Derzeit arbeite die Euro-Zone intensiv an einem Kompromiss für die weiteren Griechenland-Hilfen und mache dabei Fortschritte, betonte Juncker. Man müsse aber abwarten, ob eine Einigung bis zum Treffen am Dienstagabend gelingen werde. Lagarde bricht ihre Asien-Reise ab, um bei der Sondersitzung dabei zu sein.

Am vergangenen Montag war der Streit unter den Geldgebern offen ausgebrochen: Der IWF pocht auf einen Abbau des griechischen Schuldenbergs auf 120 Prozent des Bruttoinlandsprodukts bis 2020, die Euro-Gruppe will bis 2022 Zeit geben, ist sich aber uneins, wie die Mehrkosten finanziert werden sollen.

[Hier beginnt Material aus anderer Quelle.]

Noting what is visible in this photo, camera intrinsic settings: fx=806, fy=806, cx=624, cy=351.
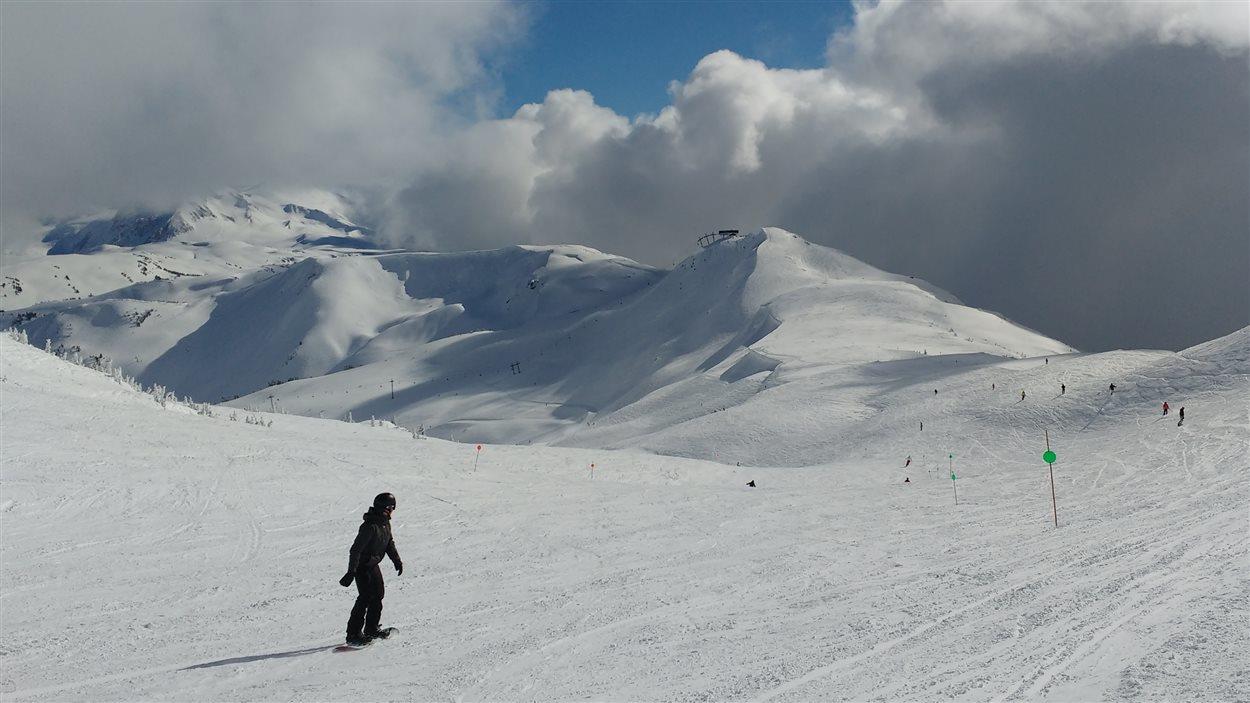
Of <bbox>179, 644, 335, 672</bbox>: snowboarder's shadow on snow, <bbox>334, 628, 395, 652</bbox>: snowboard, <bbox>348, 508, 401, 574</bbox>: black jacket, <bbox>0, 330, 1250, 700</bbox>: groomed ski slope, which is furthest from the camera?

IWF-Experten glauben, dass der Abbau kaum ohne einen Nachlass der öffentlichen Gläubiger zu erreichen ist. Geldgeber wie Deutschland und die Niederlande schließen das aber schon allein aus rechtlichen Gründen aus.

Solides Programm

"Ich versuche immer konstruktiv zu sein, aber mir geht es um zwei Ziele", sagte Lagarde in Manila. "Ein solides Programm für Griechenland zu verabschieden, das heute glaubwürdig ist, das morgen tragfähig ist und das in der Realität verankert ist und kein Wunschgedanke." Das zweite Ziel sei, "die Integrität, Glaubwürdigkeit und Qualität unserer Empfehlungen zu wahren nicht für den Fonds selbst, sondern um das den Europäern zur Verfügung zu stellen, die daran interessiert sind."

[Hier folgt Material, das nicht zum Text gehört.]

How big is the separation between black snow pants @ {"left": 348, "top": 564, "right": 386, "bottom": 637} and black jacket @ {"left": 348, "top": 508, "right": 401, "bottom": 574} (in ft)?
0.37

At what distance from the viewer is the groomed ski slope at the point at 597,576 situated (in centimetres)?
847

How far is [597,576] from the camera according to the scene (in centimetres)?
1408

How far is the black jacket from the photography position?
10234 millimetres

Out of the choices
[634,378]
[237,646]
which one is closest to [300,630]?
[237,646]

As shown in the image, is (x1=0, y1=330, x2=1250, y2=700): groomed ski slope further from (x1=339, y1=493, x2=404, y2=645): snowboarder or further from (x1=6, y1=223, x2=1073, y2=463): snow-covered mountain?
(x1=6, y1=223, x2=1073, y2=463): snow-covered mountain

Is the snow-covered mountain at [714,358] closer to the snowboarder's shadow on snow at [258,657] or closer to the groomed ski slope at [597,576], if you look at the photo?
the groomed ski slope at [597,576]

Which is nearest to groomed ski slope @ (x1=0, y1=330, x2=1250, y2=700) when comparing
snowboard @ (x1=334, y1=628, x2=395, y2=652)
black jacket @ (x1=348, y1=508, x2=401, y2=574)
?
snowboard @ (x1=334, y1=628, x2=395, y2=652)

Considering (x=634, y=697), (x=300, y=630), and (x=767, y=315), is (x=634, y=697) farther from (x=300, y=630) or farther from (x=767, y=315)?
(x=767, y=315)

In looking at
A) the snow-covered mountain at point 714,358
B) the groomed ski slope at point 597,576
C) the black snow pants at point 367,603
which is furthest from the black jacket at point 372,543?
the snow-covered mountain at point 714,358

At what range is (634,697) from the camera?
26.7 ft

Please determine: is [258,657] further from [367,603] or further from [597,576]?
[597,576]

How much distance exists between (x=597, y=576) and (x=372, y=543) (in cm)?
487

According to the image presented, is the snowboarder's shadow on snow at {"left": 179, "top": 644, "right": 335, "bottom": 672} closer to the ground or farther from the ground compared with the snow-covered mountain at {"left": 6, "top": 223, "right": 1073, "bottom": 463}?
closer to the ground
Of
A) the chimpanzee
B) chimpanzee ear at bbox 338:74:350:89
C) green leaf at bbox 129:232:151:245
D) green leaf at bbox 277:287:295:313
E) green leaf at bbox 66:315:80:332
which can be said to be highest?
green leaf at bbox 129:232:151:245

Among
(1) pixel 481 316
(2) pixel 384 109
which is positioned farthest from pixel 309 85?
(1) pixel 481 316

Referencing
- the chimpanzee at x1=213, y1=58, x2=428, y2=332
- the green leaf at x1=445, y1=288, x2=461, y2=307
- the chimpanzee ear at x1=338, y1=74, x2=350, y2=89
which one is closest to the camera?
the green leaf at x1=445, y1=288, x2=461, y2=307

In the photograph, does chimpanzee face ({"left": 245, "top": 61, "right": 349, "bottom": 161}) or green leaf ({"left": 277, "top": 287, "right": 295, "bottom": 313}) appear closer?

Deutschland und Frankreich haben angekündigt, dass Griechenland am Dienstag die politische Zusage für die nächste Hilfstranche erhalten soll, die sich inklusive bisher nicht geleisteter Zahlungen auf bis zu 44 Milliarden Euro belaufen kann. Die deutsche Bundeskanzlerin Angela Merkel pochte am Donnerstag nach Beratungen mit dem französischen Ministerpräsidenten Jean-Marc Ayrault jedoch darauf, dass dafür die langfristige Schuldentragfähigkeit geklärt sein muss. Der Bericht der Troika aus IWF, EU-Kommission und Europäischer Zentralbank dazu steht aber noch aus. Der Streit verunsichert auch die Märkte: Investoren stellten sich vorsorglich auf neue Belastungen ein und stießen zuletzt vor allem Bankwerte ab.

Lücken schließen

EU-Kreisen zufolge wollen die Finanzminister zumindest klären, wie die Finanz-Lücken Griechenlands bis 2014 geschlossen werden sollen. Eine Lösung bis 2020 solle später angegangen werden.

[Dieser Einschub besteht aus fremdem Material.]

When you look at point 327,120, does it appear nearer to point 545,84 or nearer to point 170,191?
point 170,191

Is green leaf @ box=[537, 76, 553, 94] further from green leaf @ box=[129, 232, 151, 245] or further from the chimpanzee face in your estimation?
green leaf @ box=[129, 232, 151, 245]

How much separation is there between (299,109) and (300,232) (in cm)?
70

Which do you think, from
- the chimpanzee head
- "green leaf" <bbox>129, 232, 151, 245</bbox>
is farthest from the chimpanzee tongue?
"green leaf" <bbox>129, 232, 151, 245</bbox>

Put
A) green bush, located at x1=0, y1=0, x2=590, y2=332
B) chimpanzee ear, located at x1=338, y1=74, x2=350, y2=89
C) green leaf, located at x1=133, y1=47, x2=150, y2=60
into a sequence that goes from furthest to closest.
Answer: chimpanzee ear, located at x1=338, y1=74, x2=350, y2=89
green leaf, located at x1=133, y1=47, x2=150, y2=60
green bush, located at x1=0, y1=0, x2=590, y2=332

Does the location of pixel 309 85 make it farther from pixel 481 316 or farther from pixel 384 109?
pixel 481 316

Anders als die deutsche Regierung sprechen sich führende Ökonomen in Deutschland für einen Nachlass der öffentlichen Gläubiger Griechenlands aus. "Ein Schuldenschnitt für Griechenland ist unausweichlich", sagte Clemens Fuest, künftiger Präsident des Mannheimer Zentrums für Europäische Wirtschaftsforschung (ZEW) der "Welt am Sonntag. "Die Frage ist nicht mehr ob, sondern nur noch, wann dieser Schritt kommt."

Der Würzburger Wirtschaftsweise Peter Bofinger sieht das genauso: "Zu einem Schuldenschnitt für Griechenland gibt es keine Alternative", sagte er. "Das ist ähnlich wie bei einem Privathaushalt, der sich übernommen hat. Ohne einen solchen Schnitt wird das Land nicht wieder auf die Beine kommen."

Der Direktors des Hamburgischen Weltwirtschaftsinstituts, Thomas Straubhaar, warnt dagegen davor, den Druck zu lockern. Wenn die Schulden reduziert würden, sei aus griechischer Sicht nicht mehr dieselbe Anstrengung nötig, sagte er dem SWR. Dann drohe zudem ein Schneeballeffekt: Auch andere EU-Länder wie Portugal, Spanien oder Italien verlangten dann einen Nachlass als einfachsten Weg aus der Schuldenfalle.

Einbindung der EZB

Auch die Europäische Zentralbank (EZB) steht einmal mehr im Zentrum der Griechenland-Rettung. So soll die Zentralbank laut Informationen des Nachrichtenmagazins "Der Spiegel" stärker eingebunden werden als bisher bekannt. Griechenland finanziert sich nicht zuletzt über sehr kurzfristige Schuldverschreibungen, sogenannte T-Bills.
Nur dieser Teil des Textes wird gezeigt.